Output all of the listing below, leaving every line unchanged.

== Segment start ==

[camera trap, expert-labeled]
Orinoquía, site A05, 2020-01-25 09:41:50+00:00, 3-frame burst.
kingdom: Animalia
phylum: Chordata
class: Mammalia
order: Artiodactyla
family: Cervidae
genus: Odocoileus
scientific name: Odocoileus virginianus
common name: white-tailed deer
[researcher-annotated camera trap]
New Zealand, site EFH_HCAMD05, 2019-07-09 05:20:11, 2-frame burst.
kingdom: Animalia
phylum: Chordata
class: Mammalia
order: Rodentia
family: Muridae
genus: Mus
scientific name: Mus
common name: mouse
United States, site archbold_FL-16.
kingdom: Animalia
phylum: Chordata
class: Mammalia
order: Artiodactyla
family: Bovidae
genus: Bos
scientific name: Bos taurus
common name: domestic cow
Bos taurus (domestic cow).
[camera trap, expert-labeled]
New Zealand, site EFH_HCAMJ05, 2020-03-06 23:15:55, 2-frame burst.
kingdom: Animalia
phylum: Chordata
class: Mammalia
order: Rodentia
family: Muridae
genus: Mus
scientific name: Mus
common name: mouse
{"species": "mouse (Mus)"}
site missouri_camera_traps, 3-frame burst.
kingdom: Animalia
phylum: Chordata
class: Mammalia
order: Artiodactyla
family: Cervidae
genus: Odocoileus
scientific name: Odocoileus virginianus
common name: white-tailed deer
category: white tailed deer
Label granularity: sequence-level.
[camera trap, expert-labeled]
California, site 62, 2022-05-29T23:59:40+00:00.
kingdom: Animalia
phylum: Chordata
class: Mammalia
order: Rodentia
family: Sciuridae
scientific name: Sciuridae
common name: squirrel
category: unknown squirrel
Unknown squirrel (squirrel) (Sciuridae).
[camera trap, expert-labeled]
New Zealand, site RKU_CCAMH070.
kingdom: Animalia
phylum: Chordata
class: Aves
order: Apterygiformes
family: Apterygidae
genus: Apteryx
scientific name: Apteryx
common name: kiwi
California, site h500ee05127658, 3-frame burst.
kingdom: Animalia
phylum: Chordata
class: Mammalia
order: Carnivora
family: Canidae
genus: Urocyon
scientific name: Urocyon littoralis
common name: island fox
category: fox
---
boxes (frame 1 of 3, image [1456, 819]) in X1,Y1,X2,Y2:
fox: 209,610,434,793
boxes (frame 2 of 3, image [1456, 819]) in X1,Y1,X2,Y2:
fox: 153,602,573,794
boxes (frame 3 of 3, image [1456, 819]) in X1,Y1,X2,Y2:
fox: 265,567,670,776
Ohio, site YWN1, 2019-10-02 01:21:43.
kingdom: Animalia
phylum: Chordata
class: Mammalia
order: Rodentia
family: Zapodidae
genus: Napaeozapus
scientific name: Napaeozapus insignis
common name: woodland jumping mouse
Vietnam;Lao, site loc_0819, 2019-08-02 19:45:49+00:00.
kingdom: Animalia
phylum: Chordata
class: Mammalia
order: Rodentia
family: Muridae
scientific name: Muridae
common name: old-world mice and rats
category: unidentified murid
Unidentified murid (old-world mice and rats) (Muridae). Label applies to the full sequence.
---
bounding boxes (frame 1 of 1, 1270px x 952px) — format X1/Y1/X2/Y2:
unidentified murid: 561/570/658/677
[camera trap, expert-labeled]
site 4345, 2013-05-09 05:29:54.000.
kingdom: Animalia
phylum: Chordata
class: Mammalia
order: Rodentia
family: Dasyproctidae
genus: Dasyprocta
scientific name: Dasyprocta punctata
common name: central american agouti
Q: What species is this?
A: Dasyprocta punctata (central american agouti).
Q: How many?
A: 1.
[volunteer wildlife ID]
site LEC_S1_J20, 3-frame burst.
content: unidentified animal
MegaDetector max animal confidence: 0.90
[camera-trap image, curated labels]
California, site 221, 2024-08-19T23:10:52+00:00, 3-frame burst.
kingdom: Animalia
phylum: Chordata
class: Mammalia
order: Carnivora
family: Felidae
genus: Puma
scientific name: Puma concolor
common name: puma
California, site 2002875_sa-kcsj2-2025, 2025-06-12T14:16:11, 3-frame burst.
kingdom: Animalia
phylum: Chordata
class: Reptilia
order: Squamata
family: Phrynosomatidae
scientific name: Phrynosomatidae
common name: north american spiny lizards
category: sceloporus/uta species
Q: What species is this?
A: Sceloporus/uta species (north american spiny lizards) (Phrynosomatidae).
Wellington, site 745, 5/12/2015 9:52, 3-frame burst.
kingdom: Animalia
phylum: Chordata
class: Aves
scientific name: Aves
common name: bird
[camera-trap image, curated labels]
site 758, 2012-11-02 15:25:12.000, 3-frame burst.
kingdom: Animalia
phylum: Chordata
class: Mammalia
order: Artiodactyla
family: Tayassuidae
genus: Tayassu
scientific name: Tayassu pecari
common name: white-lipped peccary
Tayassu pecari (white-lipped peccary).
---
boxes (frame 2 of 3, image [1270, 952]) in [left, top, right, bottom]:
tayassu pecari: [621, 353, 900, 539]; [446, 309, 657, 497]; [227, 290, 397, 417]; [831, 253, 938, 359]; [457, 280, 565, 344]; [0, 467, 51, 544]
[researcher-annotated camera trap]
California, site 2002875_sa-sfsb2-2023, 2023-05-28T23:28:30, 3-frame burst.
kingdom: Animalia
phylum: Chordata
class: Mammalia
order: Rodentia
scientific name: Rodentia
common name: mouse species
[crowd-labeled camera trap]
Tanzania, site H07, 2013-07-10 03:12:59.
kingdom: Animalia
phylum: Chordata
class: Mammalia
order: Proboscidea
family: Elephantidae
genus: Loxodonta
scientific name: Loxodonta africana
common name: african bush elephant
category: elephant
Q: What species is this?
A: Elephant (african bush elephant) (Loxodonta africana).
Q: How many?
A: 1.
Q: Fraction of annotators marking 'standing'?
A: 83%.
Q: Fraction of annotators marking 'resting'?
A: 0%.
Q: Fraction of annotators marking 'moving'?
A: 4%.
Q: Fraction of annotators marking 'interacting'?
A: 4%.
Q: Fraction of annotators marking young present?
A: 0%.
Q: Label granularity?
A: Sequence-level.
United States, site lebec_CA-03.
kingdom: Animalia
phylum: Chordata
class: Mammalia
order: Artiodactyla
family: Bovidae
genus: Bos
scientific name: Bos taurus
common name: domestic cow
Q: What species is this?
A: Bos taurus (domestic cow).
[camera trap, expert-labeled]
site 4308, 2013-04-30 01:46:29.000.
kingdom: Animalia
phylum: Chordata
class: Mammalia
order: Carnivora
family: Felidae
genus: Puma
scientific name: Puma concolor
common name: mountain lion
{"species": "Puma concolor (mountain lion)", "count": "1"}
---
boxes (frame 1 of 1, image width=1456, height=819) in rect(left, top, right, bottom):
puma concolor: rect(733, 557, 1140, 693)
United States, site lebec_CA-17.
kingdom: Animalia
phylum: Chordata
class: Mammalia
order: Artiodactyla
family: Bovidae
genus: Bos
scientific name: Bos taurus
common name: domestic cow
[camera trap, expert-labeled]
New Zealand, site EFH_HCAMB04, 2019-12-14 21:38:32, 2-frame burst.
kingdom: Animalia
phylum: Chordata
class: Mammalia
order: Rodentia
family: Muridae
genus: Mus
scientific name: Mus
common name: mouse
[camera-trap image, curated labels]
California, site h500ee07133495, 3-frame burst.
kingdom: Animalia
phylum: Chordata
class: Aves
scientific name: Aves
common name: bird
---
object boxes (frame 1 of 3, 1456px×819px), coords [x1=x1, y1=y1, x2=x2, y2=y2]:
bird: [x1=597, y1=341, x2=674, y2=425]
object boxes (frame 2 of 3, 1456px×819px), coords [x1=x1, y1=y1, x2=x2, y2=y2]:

== Segment end ==

▸ **Solution for this problem**
[camera trap, expert-labeled]
Orinoquía, site A05, 2020-01-25 09:41:50+00:00, 3-frame burst.
kingdom: Animalia
phylum: Chordata
class: Mammalia
order: Artiodactyla
family: Cervidae
genus: Odocoileus
scientific name: Odocoileus virginianus
common name: white-tailed deer
[researcher-annotated camera trap]
New Zealand, site EFH_HCAMD05, 2019-07-09 05:20:11, 2-frame burst.
kingdom: Animalia
phylum: Chordata
class: Mammalia
order: Rodentia
family: Muridae
genus: Mus
scientific name: Mus
common name: mouse
United States, site archbold_FL-16.
kingdom: Animalia
phylum: Chordata
class: Mammalia
order: Artiodactyla
family: Bovidae
genus: Bos
scientific name: Bos taurus
common name: domestic cow
Bos taurus (domestic cow).
[camera trap, expert-labeled]
New Zealand, site EFH_HCAMJ05, 2020-03-06 23:15:55, 2-frame burst.
kingdom: Animalia
phylum: Chordata
class: Mammalia
order: Rodentia
family: Muridae
genus: Mus
scientific name: Mus
common name: mouse
{"species": "mouse (Mus)"}
site missouri_camera_traps, 3-frame burst.
kingdom: Animalia
phylum: Chordata
class: Mammalia
order: Artiodactyla
family: Cervidae
genus: Odocoileus
scientific name: Odocoileus virginianus
common name: white-tailed deer
category: white tailed deer
Label granularity: sequence-level.
[camera trap, expert-labeled]
California, site 62, 2022-05-29T23:59:40+00:00.
kingdom: Animalia
phylum: Chordata
class: Mammalia
order: Rodentia
family: Sciuridae
scientific name: Sciuridae
common name: squirrel
category: unknown squirrel
Unknown squirrel (squirrel) (Sciuridae).
[camera trap, expert-labeled]
New Zealand, site RKU_CCAMH070.
kingdom: Animalia
phylum: Chordata
class: Aves
order: Apterygiformes
family: Apterygidae
genus: Apteryx
scientific name: Apteryx
common name: kiwi
California, site h500ee05127658, 3-frame burst.
kingdom: Animalia
phylum: Chordata
class: Mammalia
order: Carnivora
family: Canidae
genus: Urocyon
scientific name: Urocyon littoralis
common name: island fox
category: fox
---
boxes (frame 1 of 3, image [1456, 819]) in X1,Y1,X2,Y2:
fox: 209,610,434,793
boxes (frame 2 of 3, image [1456, 819]) in X1,Y1,X2,Y2:
fox: 153,602,573,794
boxes (frame 3 of 3, image [1456, 819]) in X1,Y1,X2,Y2:
fox: 265,567,670,776
Ohio, site YWN1, 2019-10-02 01:21:43.
kingdom: Animalia
phylum: Chordata
class: Mammalia
order: Rodentia
family: Zapodidae
genus: Napaeozapus
scientific name: Napaeozapus insignis
common name: woodland jumping mouse
Vietnam;Lao, site loc_0819, 2019-08-02 19:45:49+00:00.
kingdom: Animalia
phylum: Chordata
class: Mammalia
order: Rodentia
family: Muridae
scientific name: Muridae
common name: old-world mice and rats
category: unidentified murid
Unidentified murid (old-world mice and rats) (Muridae). Label applies to the full sequence.
---
bounding boxes (frame 1 of 1, 1270px x 952px) — format X1/Y1/X2/Y2:
unidentified murid: 561/570/658/677
[camera trap, expert-labeled]
site 4345, 2013-05-09 05:29:54.000.
kingdom: Animalia
phylum: Chordata
class: Mammalia
order: Rodentia
family: Dasyproctidae
genus: Dasyprocta
scientific name: Dasyprocta punctata
common name: central american agouti
Q: What species is this?
A: Dasyprocta punctata (central american agouti).
Q: How many?
A: 1.
[volunteer wildlife ID]
site LEC_S1_J20, 3-frame burst.
content: unidentified animal
MegaDetector max animal confidence: 0.90
[camera-trap image, curated labels]
California, site 221, 2024-08-19T23:10:52+00:00, 3-frame burst.
kingdom: Animalia
phylum: Chordata
class: Mammalia
order: Carnivora
family: Felidae
genus: Puma
scientific name: Puma concolor
common name: puma
California, site 2002875_sa-kcsj2-2025, 2025-06-12T14:16:11, 3-frame burst.
kingdom: Animalia
phylum: Chordata
class: Reptilia
order: Squamata
family: Phrynosomatidae
scientific name: Phrynosomatidae
common name: north american spiny lizards
category: sceloporus/uta species
Q: What species is this?
A: Sceloporus/uta species (north american spiny lizards) (Phrynosomatidae).
Wellington, site 745, 5/12/2015 9:52, 3-frame burst.
kingdom: Animalia
phylum: Chordata
class: Aves
scientific name: Aves
common name: bird
[camera-trap image, curated labels]
site 758, 2012-11-02 15:25:12.000, 3-frame burst.
kingdom: Animalia
phylum: Chordata
class: Mammalia
order: Artiodactyla
family: Tayassuidae
genus: Tayassu
scientific name: Tayassu pecari
common name: white-lipped peccary
Tayassu pecari (white-lipped peccary).
---
boxes (frame 2 of 3, image [1270, 952]) in [left, top, right, bottom]:
tayassu pecari: [621, 353, 900, 539]; [446, 309, 657, 497]; [227, 290, 397, 417]; [831, 253, 938, 359]; [457, 280, 565, 344]; [0, 467, 51, 544]
[researcher-annotated camera trap]
California, site 2002875_sa-sfsb2-2023, 2023-05-28T23:28:30, 3-frame burst.
kingdom: Animalia
phylum: Chordata
class: Mammalia
order: Rodentia
scientific name: Rodentia
common name: mouse species
[crowd-labeled camera trap]
Tanzania, site H07, 2013-07-10 03:12:59.
kingdom: Animalia
phylum: Chordata
class: Mammalia
order: Proboscidea
family: Elephantidae
genus: Loxodonta
scientific name: Loxodonta africana
common name: african bush elephant
category: elephant
Q: What species is this?
A: Elephant (african bush elephant) (Loxodonta africana).
Q: How many?
A: 1.
Q: Fraction of annotators marking 'standing'?
A: 83%.
Q: Fraction of annotators marking 'resting'?
A: 0%.
Q: Fraction of annotators marking 'moving'?
A: 4%.
Q: Fraction of annotators marking 'interacting'?
A: 4%.
Q: Fraction of annotators marking young present?
A: 0%.
Q: Label granularity?
A: Sequence-level.
United States, site lebec_CA-03.
kingdom: Animalia
phylum: Chordata
class: Mammalia
order: Artiodactyla
family: Bovidae
genus: Bos
scientific name: Bos taurus
common name: domestic cow
Q: What species is this?
A: Bos taurus (domestic cow).
[camera trap, expert-labeled]
site 4308, 2013-04-30 01:46:29.000.
kingdom: Animalia
phylum: Chordata
class: Mammalia
order: Carnivora
family: Felidae
genus: Puma
scientific name: Puma concolor
common name: mountain lion
{"species": "Puma concolor (mountain lion)", "count": "1"}
---
boxes (frame 1 of 1, image width=1456, height=819) in rect(left, top, right, bottom):
puma concolor: rect(733, 557, 1140, 693)
United States, site lebec_CA-17.
kingdom: Animalia
phylum: Chordata
class: Mammalia
order: Artiodactyla
family: Bovidae
genus: Bos
scientific name: Bos taurus
common name: domestic cow
[camera trap, expert-labeled]
New Zealand, site EFH_HCAMB04, 2019-12-14 21:38:32, 2-frame burst.
kingdom: Animalia
phylum: Chordata
class: Mammalia
order: Rodentia
family: Muridae
genus: Mus
scientific name: Mus
common name: mouse
[camera-trap image, curated labels]
California, site h500ee07133495, 3-frame burst.
kingdom: Animalia
phylum: Chordata
class: Aves
scientific name: Aves
common name: bird
---
object boxes (frame 1 of 3, 1456px×819px), coords [x1=x1, y1=y1, x2=x2, y2=y2]:
bird: [x1=597, y1=341, x2=674, y2=425]
object boxes (frame 2 of 3, 1456px×819px), coords [x1=x1, y1=y1, x2=x2, y2=y2]:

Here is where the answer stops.